Although the Integra’s ride quality is worse, it’s more than made up for in the corners. Thanks to the stiffer suspension the chassis is much more responsive and communicative. The author remembers one time, being wholly unfamiliar with opposite lock from mostly driving FWD compacts, turning into a gravel parking lot to fast and instinctively counter-steering before he even consciously realized the rear broke loose. Quite the testament to how well tuned and communicative the chassis is. Currently the massive weak point in the Integra’s chassis is the wheels and tires. The sidewall and comfy nature of the 14" tires mutes a considerable amount of feedback, which leads to uneasiness about where the car’s limits are in hard cornering. A problem the author will address next time new tires are needed.
It’s also worth noting that both cars respond well to trail braking, which can be effectively used to neutralize their tendency to understeer. Although the author thinks it was a little more rewarding in the softer sprung Civic. The Integra’s flatter cornering chararteristc makes judging weight transfer a little more difficult. However the author still prefers the Integra’s handling over the Civic, all in all.
Another area that distinguishes the two cars is the seating position. Back to back drives in both cars, revealed that the seat in the Civic sits quite a bit higher and has more padding, somewhat insulating the driver from the car. It’s still excellent compared to modern compacts, but its disappointing compared to the lower and less padded seat of the Integra. Furthermore the Integra has a notion of side bolstering that does little to hold you in place, but sometimes prevents your phone from falling between the seats when it slips out of your pocket.

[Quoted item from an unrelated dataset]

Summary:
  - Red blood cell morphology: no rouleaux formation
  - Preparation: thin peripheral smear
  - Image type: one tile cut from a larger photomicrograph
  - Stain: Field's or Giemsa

Also the shifter in the Civic is longer and, in comparison to the Integra, feels a little rubbery and vague. The seating and shifter together feel somewhat truck-like compared to the more sport oriented Integra. Also the Integra comes with a dead pedal that the Civic doesn’t have on the manual transmission models, although somewhat ironically the automatics get one.
Without getting into details, the biggest difference between the two interiors is what decade they feel like they belong in. Despite only three years separating the two cars. The Integra feels very 2000's while the Civic’s feels like it belongs in the early 90's or late 80's with it’s tan, brown, and grey, color combo; along with the blocky idiot lights on the dash that date the car. Not a huge concern, but worth noting.
Option wise, both cars come with power locks, doors, mirrors, along with, CD player (
stolen after purchase installed from an Integra too), power steering, and cruise control. The only options the Integra has that the Civic doesn’t is a sun-roof and air conditioning: which was a declined option on the Civic.
The dash on both cars is covered in a rubbery padded material. So people who enjoy having minimal “hard touch” plastics in their cars, will actually be quite pleased. And the door cards on both cars having carpet on them along with the center console/armrest thing, which is a nice touch both styling and comfort wise.
TL;DR Integra gooder den CIVIC!!!!!!!!